Paternoster is this little fishing village on the east coast some 160 kilometres north of Capetown.
They still like to call it a fishing village. And it is. The small kernel at the centre of it. It is what they have been doing for hundreds of years. because this is one of the places in the world where Crayfish make their home on the floor of the ocean.
There is just the one shop. Known as " the shop" that sells everything from firewood to stamps, bread to toothpaste.
There are a few shops selling preserves and things made with shells. There is the one church. One school.
Around this village has grown another village. A whitewashed rural village where many houses have been built. For tourists to come and stay for a few days. Luxurious low-key hotels. Restaurants serving these visitors with excellent complicated or excellent simple or excellent foraged dishes in covered terraces overlooking the beaches.
But in the centre of the village, that is where the fishermen still live.
This is how it goes. The boats are parked in front of their houses.
when it is time, the fishermen and their friends pile into the boats and a truck comes by and hauls the boat on it's trailer down to the beach. The truck reverses back into the water and everyone pushes the boat into the water. The fishermen, dressed in their bright oilskins, get out the oars and pull through the waves until they reach a depth where they pull the cord on their outboard motors and off they roar to drop their baskets.
Everyone, except for the children, go back somewhere. The children finished with school for the day, play in the water. And oh, is it cold. Great for crayfish, bracing for everyone else.

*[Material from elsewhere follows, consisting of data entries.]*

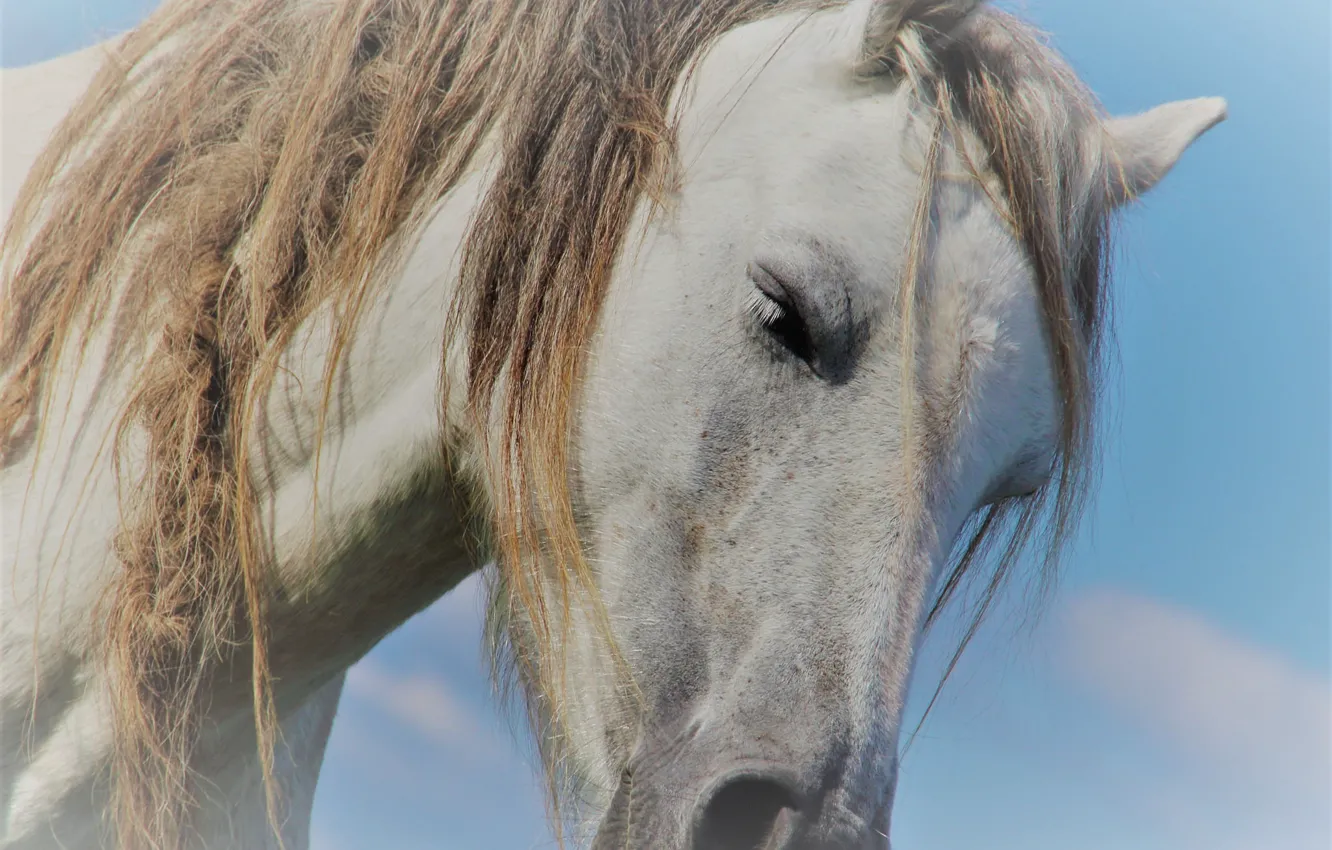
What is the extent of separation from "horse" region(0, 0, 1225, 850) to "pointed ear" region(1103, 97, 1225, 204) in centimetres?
12

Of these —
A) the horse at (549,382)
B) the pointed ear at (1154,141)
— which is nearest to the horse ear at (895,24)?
the horse at (549,382)

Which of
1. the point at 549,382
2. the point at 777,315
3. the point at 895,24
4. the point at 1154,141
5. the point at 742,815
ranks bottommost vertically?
the point at 742,815

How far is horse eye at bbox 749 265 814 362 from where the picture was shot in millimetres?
1179

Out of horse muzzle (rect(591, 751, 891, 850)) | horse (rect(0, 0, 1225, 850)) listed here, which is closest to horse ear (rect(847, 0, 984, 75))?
horse (rect(0, 0, 1225, 850))

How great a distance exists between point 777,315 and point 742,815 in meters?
0.58

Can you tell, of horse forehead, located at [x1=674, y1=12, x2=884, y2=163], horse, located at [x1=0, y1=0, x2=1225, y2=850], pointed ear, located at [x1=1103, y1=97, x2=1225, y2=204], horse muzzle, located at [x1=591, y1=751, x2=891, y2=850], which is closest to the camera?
horse muzzle, located at [x1=591, y1=751, x2=891, y2=850]

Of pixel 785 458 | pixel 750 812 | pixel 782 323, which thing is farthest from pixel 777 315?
pixel 750 812

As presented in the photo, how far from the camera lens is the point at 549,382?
124cm

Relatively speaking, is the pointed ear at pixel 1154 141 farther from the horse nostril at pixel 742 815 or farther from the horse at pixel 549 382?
the horse nostril at pixel 742 815

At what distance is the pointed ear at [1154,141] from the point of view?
1.50 meters

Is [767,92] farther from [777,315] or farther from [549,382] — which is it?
[549,382]

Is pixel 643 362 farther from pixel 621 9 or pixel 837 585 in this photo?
pixel 621 9

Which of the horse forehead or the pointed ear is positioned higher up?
the pointed ear

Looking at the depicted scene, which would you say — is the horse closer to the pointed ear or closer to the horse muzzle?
the horse muzzle
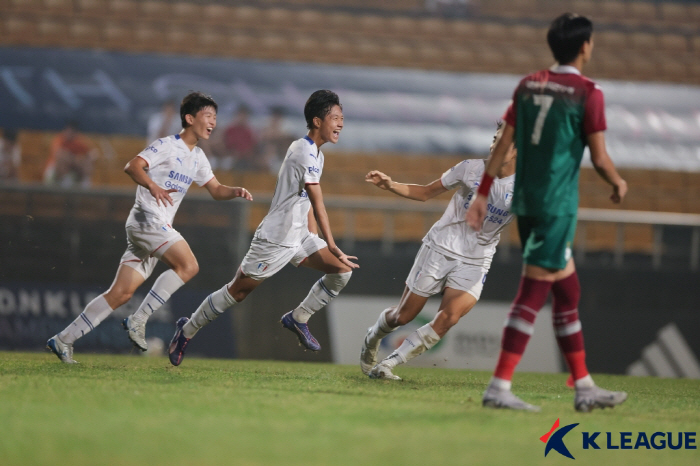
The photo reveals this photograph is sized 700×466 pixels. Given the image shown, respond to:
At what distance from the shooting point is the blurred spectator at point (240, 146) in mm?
12539

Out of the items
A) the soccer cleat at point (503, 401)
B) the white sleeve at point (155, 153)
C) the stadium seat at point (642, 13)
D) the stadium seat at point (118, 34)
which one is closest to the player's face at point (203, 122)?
the white sleeve at point (155, 153)

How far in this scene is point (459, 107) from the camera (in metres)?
13.8

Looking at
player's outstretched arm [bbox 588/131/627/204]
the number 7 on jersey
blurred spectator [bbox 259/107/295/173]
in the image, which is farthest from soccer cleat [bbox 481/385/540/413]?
blurred spectator [bbox 259/107/295/173]

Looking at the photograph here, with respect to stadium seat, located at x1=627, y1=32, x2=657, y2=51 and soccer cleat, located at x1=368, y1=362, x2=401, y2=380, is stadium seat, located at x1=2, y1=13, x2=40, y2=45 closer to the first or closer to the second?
soccer cleat, located at x1=368, y1=362, x2=401, y2=380

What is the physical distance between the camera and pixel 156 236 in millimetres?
5820

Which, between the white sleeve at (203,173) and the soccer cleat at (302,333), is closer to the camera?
the soccer cleat at (302,333)

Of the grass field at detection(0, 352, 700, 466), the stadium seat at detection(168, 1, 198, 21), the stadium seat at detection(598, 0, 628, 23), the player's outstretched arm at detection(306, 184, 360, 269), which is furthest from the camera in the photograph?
the stadium seat at detection(598, 0, 628, 23)

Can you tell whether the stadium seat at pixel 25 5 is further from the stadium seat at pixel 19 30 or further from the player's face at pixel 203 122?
the player's face at pixel 203 122

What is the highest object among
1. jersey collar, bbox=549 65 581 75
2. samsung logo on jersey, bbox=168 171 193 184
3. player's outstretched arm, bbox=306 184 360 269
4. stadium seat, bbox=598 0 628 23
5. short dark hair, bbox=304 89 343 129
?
stadium seat, bbox=598 0 628 23

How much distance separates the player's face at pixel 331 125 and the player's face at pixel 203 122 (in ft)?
2.90

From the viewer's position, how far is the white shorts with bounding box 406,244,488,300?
557cm

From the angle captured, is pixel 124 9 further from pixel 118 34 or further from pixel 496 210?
pixel 496 210

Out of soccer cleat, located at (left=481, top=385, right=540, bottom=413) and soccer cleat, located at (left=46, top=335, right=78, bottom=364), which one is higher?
soccer cleat, located at (left=481, top=385, right=540, bottom=413)

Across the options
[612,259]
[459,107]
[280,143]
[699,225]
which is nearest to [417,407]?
[612,259]
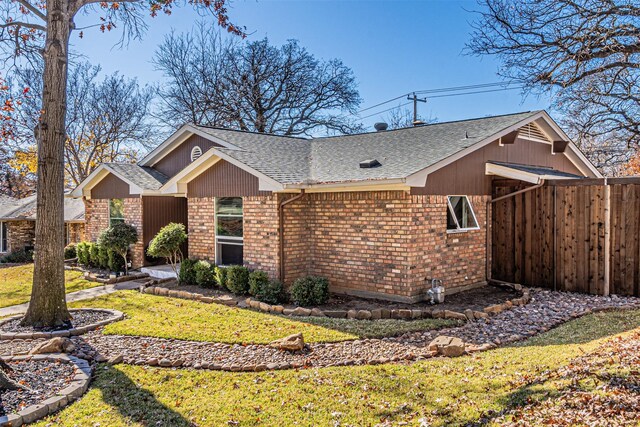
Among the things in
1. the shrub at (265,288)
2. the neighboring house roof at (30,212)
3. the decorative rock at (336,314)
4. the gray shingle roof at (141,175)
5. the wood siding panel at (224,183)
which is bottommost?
the decorative rock at (336,314)

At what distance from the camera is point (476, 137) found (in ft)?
34.8

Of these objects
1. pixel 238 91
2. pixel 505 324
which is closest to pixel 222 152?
pixel 505 324

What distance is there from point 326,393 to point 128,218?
12.1m

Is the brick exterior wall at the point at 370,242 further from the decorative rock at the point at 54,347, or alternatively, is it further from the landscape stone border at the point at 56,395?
the landscape stone border at the point at 56,395

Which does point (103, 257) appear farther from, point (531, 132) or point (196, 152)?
point (531, 132)

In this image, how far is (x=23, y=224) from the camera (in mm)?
23969

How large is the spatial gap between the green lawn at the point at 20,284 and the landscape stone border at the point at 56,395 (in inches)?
227

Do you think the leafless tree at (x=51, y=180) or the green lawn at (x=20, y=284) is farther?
the green lawn at (x=20, y=284)

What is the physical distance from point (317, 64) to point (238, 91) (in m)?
6.35

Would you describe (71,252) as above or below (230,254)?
below

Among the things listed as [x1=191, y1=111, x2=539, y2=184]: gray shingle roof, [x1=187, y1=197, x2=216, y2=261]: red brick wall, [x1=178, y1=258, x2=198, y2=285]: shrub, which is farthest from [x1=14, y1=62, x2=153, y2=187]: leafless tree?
[x1=178, y1=258, x2=198, y2=285]: shrub

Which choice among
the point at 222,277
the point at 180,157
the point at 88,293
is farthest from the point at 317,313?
the point at 180,157

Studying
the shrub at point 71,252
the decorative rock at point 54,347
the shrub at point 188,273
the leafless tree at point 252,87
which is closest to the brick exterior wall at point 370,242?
the shrub at point 188,273

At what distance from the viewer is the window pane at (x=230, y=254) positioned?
11.6m
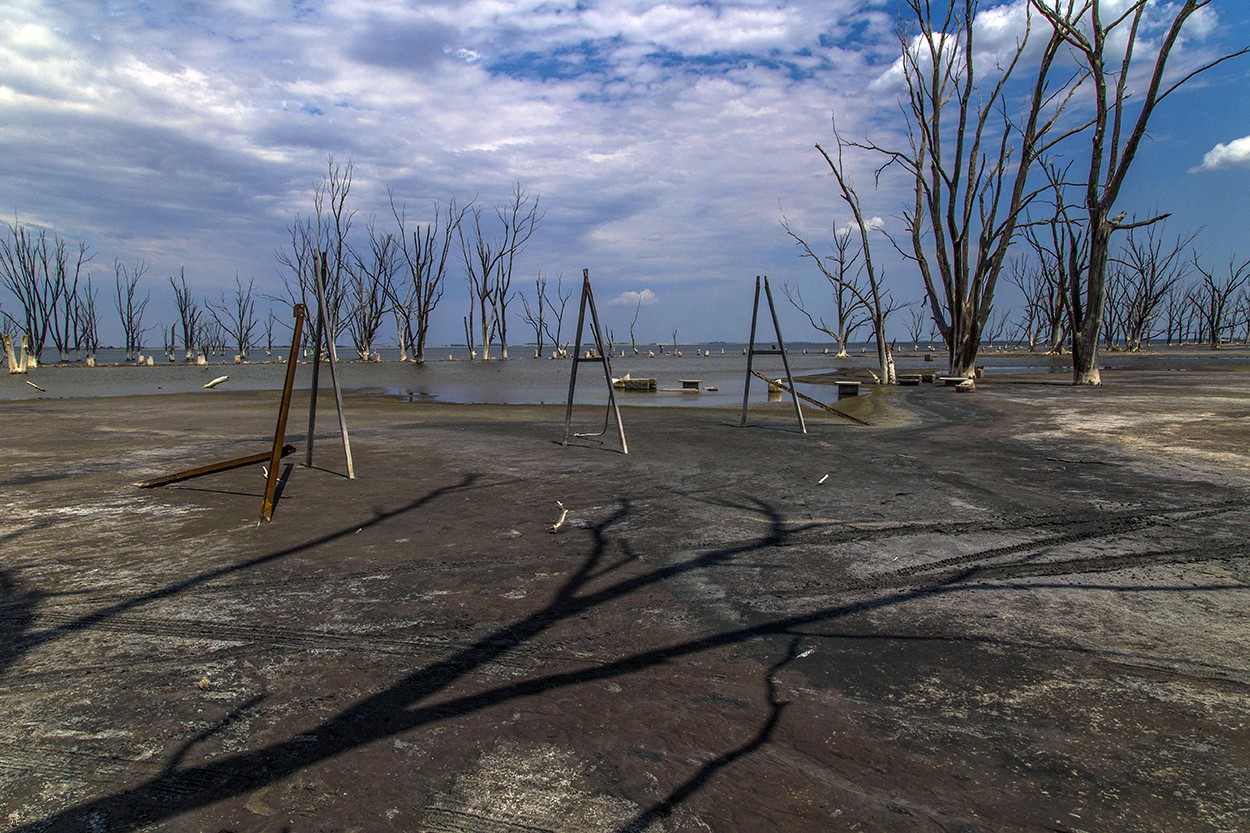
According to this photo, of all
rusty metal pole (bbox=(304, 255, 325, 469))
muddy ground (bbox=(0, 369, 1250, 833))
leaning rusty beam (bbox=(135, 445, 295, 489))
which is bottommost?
muddy ground (bbox=(0, 369, 1250, 833))

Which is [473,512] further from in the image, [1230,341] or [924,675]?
[1230,341]

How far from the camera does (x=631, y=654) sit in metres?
→ 2.67

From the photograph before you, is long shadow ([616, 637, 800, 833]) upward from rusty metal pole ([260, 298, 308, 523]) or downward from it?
downward

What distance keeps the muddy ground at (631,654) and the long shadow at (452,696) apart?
0.4 inches

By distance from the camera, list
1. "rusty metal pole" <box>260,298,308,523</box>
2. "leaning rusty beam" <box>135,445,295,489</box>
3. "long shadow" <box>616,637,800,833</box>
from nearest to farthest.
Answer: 1. "long shadow" <box>616,637,800,833</box>
2. "rusty metal pole" <box>260,298,308,523</box>
3. "leaning rusty beam" <box>135,445,295,489</box>

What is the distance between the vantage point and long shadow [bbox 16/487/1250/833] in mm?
1811

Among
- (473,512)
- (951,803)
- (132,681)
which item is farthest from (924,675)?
(473,512)

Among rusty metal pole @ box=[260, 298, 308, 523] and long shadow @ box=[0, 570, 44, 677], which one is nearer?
long shadow @ box=[0, 570, 44, 677]

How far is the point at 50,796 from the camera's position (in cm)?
182

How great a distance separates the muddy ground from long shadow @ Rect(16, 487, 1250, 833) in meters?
0.01

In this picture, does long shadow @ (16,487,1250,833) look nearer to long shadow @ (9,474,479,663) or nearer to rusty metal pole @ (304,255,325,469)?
long shadow @ (9,474,479,663)

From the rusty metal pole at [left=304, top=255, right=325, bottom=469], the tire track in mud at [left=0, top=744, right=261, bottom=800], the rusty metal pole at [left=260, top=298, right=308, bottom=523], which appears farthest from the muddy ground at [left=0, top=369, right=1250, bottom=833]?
the rusty metal pole at [left=304, top=255, right=325, bottom=469]

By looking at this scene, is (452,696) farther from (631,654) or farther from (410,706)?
(631,654)

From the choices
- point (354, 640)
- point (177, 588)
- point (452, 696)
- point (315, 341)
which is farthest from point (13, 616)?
point (315, 341)
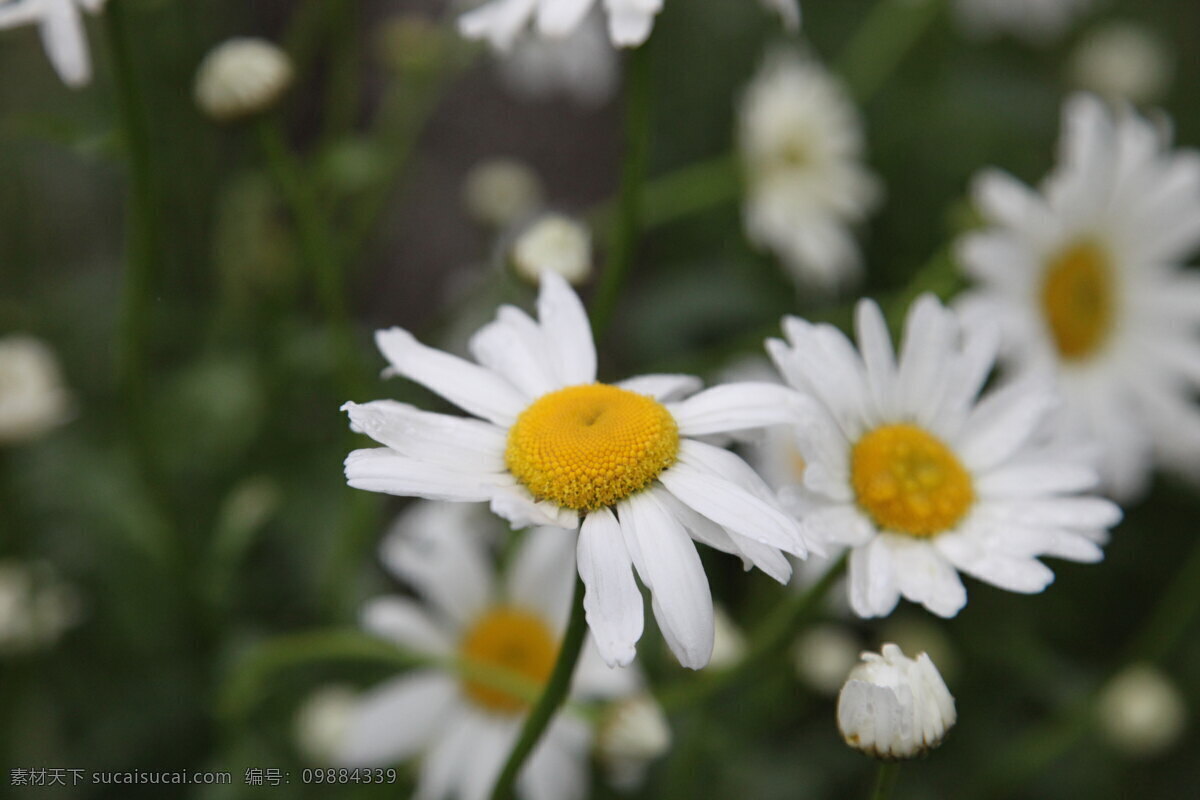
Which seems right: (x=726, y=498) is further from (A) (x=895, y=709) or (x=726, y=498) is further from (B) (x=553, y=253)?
(B) (x=553, y=253)

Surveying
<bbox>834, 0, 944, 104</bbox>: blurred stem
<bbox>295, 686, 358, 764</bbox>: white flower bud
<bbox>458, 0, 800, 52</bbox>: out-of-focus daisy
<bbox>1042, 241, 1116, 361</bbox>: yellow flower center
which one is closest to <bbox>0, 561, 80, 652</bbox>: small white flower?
<bbox>295, 686, 358, 764</bbox>: white flower bud

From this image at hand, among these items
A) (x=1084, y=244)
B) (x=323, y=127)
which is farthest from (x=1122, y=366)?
(x=323, y=127)

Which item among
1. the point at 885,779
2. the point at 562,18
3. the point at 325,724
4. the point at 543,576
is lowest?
the point at 325,724

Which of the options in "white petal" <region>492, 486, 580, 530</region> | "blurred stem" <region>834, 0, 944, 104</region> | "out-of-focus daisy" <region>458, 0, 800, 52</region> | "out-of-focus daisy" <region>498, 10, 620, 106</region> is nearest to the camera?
"white petal" <region>492, 486, 580, 530</region>

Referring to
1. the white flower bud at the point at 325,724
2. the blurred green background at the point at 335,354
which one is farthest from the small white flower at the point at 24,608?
the white flower bud at the point at 325,724

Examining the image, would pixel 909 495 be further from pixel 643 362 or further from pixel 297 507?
pixel 643 362

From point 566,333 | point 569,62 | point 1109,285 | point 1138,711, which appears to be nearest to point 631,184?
point 566,333

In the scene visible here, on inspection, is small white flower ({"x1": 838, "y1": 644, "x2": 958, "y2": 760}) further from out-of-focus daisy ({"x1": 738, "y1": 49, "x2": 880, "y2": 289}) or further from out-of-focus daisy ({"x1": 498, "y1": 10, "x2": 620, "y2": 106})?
out-of-focus daisy ({"x1": 498, "y1": 10, "x2": 620, "y2": 106})
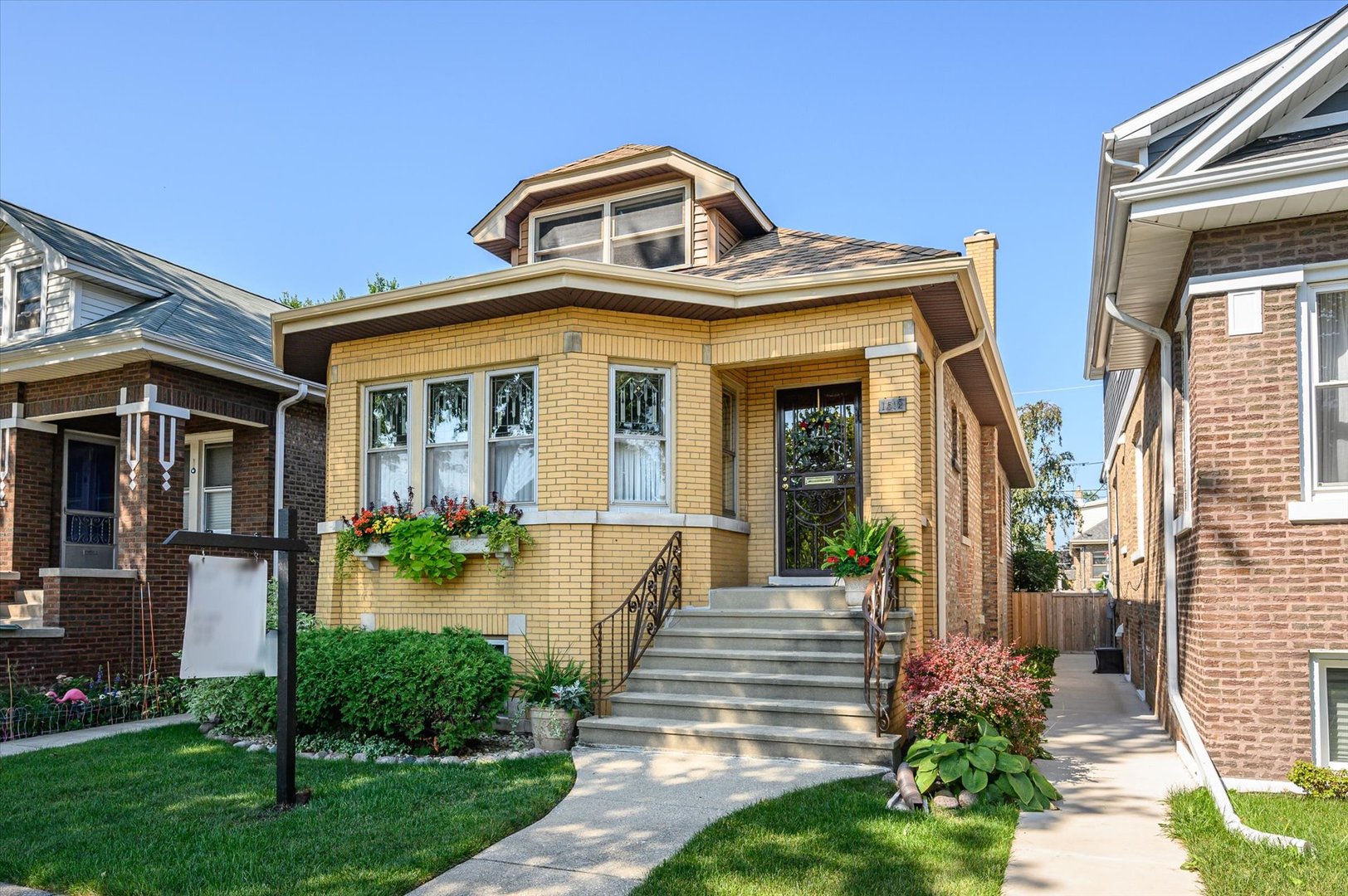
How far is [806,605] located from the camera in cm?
952

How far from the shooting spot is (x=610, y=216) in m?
13.0

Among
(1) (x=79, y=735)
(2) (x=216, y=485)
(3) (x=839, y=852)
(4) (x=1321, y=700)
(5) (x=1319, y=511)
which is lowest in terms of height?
(1) (x=79, y=735)

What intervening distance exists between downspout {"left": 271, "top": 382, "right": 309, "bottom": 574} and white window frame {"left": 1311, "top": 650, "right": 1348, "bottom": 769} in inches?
499

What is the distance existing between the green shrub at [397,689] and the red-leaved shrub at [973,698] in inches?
138

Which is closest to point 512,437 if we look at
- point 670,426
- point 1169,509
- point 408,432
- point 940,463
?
point 408,432

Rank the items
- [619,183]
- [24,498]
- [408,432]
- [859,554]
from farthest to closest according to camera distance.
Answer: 1. [24,498]
2. [619,183]
3. [408,432]
4. [859,554]

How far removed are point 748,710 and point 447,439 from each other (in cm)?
475

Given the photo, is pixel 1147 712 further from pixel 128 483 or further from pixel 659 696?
pixel 128 483

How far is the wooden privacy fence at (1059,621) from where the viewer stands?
23750 mm

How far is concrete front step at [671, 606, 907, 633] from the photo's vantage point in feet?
29.2

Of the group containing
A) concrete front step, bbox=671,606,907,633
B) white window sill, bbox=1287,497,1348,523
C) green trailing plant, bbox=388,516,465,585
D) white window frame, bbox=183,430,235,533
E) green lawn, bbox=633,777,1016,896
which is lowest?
green lawn, bbox=633,777,1016,896

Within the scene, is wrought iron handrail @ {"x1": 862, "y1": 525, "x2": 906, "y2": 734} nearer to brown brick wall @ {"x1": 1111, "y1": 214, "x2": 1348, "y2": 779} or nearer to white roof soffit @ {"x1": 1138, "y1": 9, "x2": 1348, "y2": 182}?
brown brick wall @ {"x1": 1111, "y1": 214, "x2": 1348, "y2": 779}

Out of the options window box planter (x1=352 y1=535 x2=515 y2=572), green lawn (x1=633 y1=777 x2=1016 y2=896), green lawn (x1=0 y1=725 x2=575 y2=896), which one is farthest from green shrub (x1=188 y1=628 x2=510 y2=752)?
green lawn (x1=633 y1=777 x2=1016 y2=896)

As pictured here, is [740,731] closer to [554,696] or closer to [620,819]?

Eventually there is a sound of one, two boats heading back and the beach is now filled with people and an old diesel fuelled jeep. the boats come piling back in.
They wade out to the boats and throw ropes to the fishermen. The jeeps pull the boats in and onto their waiting trailers. The fishermen hop out and carry their baskets of snapping crayfish up to a metal shack which weighs their catch and it is transferred to small trucks driving them to points south and north where they will be delivered to restaurants. The trucks then take the boats on their trailers filled with people back to their homes on the hill.
Tomorrow it will start all over again.
It is the most charming place. Quaint, quiet, welcoming, clean. But it could also become strangely artificial as these little white houses pop up everywhere they can, and new hotels are planned where old abalone factories once stood. It is the fishermen, who go about their business day after oilskinned day, who give it a pulse. Even though Paternoster now houses one of the 10 best rated restaurants in the world, he is the son of a local family and he just knew how to turn local things he found and foraged into gourmet food. It is the fishermen, who have been finding mussels on the rocks and lobsters and crayfish in the seas since 1863, hopefully they will always own this place.